◆ RECORDED DATA
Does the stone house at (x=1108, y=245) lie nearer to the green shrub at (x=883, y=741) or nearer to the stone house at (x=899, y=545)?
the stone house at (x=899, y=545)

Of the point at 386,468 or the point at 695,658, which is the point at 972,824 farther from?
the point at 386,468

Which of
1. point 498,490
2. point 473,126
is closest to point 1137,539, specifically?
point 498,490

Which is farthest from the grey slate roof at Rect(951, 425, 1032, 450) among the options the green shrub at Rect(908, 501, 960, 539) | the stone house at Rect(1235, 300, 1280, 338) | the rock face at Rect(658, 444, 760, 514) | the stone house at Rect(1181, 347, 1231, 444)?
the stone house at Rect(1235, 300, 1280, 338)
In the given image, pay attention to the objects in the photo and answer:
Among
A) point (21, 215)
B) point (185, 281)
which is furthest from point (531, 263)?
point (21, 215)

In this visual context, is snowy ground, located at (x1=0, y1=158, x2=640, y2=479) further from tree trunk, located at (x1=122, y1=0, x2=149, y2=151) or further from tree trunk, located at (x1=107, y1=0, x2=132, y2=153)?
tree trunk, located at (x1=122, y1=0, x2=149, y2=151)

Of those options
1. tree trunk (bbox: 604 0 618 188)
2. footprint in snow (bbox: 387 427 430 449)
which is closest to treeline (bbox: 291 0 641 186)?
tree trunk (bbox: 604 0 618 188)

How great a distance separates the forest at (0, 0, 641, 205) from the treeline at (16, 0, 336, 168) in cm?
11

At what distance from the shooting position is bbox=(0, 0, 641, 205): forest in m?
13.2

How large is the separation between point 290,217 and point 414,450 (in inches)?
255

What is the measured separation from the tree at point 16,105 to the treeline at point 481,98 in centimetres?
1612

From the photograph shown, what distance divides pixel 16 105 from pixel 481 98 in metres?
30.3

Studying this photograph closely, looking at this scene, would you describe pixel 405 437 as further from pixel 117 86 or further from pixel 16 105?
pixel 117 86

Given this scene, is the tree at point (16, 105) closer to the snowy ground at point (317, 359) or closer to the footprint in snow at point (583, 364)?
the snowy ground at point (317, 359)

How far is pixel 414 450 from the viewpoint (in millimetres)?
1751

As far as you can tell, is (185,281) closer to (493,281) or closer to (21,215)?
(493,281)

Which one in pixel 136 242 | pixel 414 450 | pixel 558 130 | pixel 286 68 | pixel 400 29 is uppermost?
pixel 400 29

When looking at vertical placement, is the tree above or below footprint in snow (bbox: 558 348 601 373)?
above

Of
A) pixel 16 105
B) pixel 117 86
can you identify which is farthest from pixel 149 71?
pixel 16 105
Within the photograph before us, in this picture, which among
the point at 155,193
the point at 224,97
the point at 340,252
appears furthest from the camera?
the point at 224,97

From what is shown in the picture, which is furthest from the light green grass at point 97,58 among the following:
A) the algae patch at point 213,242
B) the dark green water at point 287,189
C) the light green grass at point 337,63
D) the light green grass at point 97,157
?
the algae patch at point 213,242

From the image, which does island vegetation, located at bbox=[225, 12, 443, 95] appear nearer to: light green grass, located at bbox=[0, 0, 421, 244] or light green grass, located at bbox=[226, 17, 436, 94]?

◆ EXERCISE DIRECTIONS
Output the full listing without altering anything.

◆ RESPONSE TO THE TASK
Does the stone house at (x=1108, y=245) lie nearer to the green shrub at (x=883, y=741) or nearer to the stone house at (x=899, y=545)?
the stone house at (x=899, y=545)

Of the point at 386,468 or the point at 695,658, which is the point at 972,824 farther from?
the point at 386,468

Which of
1. point 498,490
2. point 473,126
is closest to point 1137,539, specifically?
point 498,490

Which is farthest from the grey slate roof at Rect(951, 425, 1032, 450) among the options the green shrub at Rect(908, 501, 960, 539) | the stone house at Rect(1235, 300, 1280, 338) | the rock face at Rect(658, 444, 760, 514) | the stone house at Rect(1181, 347, 1231, 444)?
the stone house at Rect(1235, 300, 1280, 338)
In the given image, pay attention to the objects in the photo and answer:
Among
A) point (21, 215)
B) point (185, 281)
which is furthest from point (531, 263)?
point (21, 215)

In this visual context, is snowy ground, located at (x1=0, y1=158, x2=640, y2=479) further from tree trunk, located at (x1=122, y1=0, x2=149, y2=151) or further from tree trunk, located at (x1=107, y1=0, x2=132, y2=153)?
tree trunk, located at (x1=122, y1=0, x2=149, y2=151)

Of those options
1. tree trunk (bbox: 604 0 618 188)
2. footprint in snow (bbox: 387 427 430 449)
which is closest to treeline (bbox: 291 0 641 186)?
tree trunk (bbox: 604 0 618 188)

How great a distance separates the forest at (0, 0, 641, 205) from the treeline at (16, 0, 336, 168) in cm?
11

At what distance from the shooting position is bbox=(0, 0, 641, 205): forest in m?
13.2

How large is the separation between point 290,217 and point 414,450 (in inches)?
255

What is the measured separation from the tree at point 16,105 to the treeline at point 481,98 in centimetres?
1612

From the photograph shown, what distance divides pixel 16 105 from pixel 481 98 in metres?
30.3

Studying this photograph closely, looking at this scene, would you describe pixel 405 437 as further from pixel 117 86 or further from pixel 16 105?
pixel 117 86

Given this scene, is the tree at point (16, 105) closer to the snowy ground at point (317, 359) or closer to the footprint in snow at point (583, 364)?
the snowy ground at point (317, 359)

How far is pixel 414 450 from the viewpoint (in millimetres)?
1751

As far as you can tell, is (185,281) closer to (493,281) or closer to (21,215)?
(493,281)

Which one in pixel 136 242 | pixel 414 450 | pixel 558 130 | pixel 286 68 | pixel 400 29 is uppermost?
pixel 400 29

When looking at vertical placement, is the tree above or below footprint in snow (bbox: 558 348 601 373)?
above

Of
A) pixel 16 105
B) pixel 117 86
can you identify which is farthest from pixel 149 71?
pixel 16 105
Within the photograph before us, in this picture, which among
the point at 155,193
the point at 224,97
the point at 340,252
appears furthest from the camera?
the point at 224,97

From what is shown in the picture, which is furthest from the light green grass at point 97,58 among the following:
A) the algae patch at point 213,242
B) the dark green water at point 287,189
C) the light green grass at point 337,63
D) the light green grass at point 97,157
?
the algae patch at point 213,242

From the image, which does island vegetation, located at bbox=[225, 12, 443, 95] appear nearer to: light green grass, located at bbox=[0, 0, 421, 244] or light green grass, located at bbox=[226, 17, 436, 94]?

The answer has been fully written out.